We put out stuff in a different way this summer: a song at a time, two weeks apart, streaming first. When we started releasing stuff randomly this summer, I didn’t really see it as part of a record. I wasn’t in the album mindset by any means. We were having a whole bunch of fun just finding ways to release random songs. And I got really amped up because I was like, “Well, this means a lot. This mean you no longer have to think of a song in the ‘is it going to fit on the album?’ way.” Maybe the way you release an album changes? Certainly the way you pick up a single could be dramatically changed. I really wanted to learn from this summer and I wanted it to feel very experimental. I wanted it to feel out there and weird and just different. Not for the sake of being weird, but so everybody knew we were trying new things and we didn’t have the answers. We still don’t.

So the temporary answer, then, was to showcase the songs in their various formats?
It was like, “OK, well, we’ll do an EP maybe based on this summer’s stuff?” But I didn’t really like the idea of just releasing six or seven songs and going, “OK, cool. Good story.” So we found a way to make it more fun. The fans have seen us do these crazy live versions of the songs; our live renditions of songs have taken a lot of crazy spins. But also they’ve seen us do these acoustic gigs in which I play mandolin on most of the stuff. I love playing secondary instruments because it makes us all re-think some things. So 21 was really just created to bring the songs together, but not in a haphazard way.

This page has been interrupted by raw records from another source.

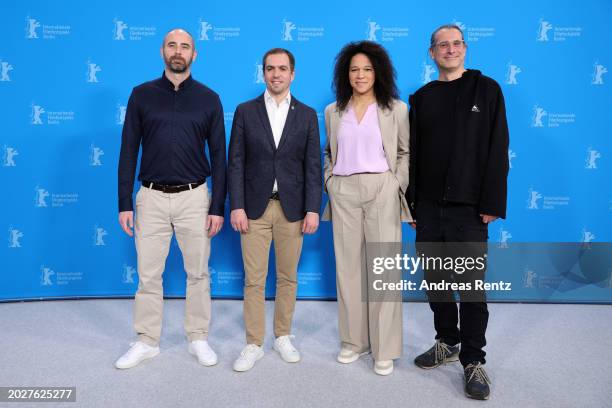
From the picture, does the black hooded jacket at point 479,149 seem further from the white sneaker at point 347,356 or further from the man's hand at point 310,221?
the white sneaker at point 347,356

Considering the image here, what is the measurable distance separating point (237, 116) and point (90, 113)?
1640mm

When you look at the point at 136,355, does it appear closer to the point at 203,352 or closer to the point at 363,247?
the point at 203,352

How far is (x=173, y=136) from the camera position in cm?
244

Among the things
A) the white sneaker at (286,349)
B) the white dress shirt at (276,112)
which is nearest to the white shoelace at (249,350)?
the white sneaker at (286,349)

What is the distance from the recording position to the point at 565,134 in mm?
3516

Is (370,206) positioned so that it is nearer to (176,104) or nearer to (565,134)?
(176,104)

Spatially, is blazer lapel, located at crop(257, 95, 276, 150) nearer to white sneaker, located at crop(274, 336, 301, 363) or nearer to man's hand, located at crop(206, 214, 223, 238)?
man's hand, located at crop(206, 214, 223, 238)

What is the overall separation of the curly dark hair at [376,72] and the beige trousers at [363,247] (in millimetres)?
407

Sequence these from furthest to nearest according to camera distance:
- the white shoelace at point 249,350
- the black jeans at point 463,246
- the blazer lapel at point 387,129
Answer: the white shoelace at point 249,350 < the blazer lapel at point 387,129 < the black jeans at point 463,246

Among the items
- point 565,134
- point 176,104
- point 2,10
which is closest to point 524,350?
point 565,134

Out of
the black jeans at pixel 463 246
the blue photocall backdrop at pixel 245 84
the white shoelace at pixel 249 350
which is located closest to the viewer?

“I’ve found a lot of new ways to write lately, which has been really interesting for me.”

As music becomes increasingly more disposable, this lets fans experience these songs in numerous ways.
We all feel that way. These songs, we tour with them. And if you do them right, hopefully you’ll be touring with that song for the rest of your life. I hope that we can put that much into it. Every year songs are going to have to change. I want to keep them in the show but they are going to have to evolve. They are going to have to take on a new life. It needs to change. It needs to grow.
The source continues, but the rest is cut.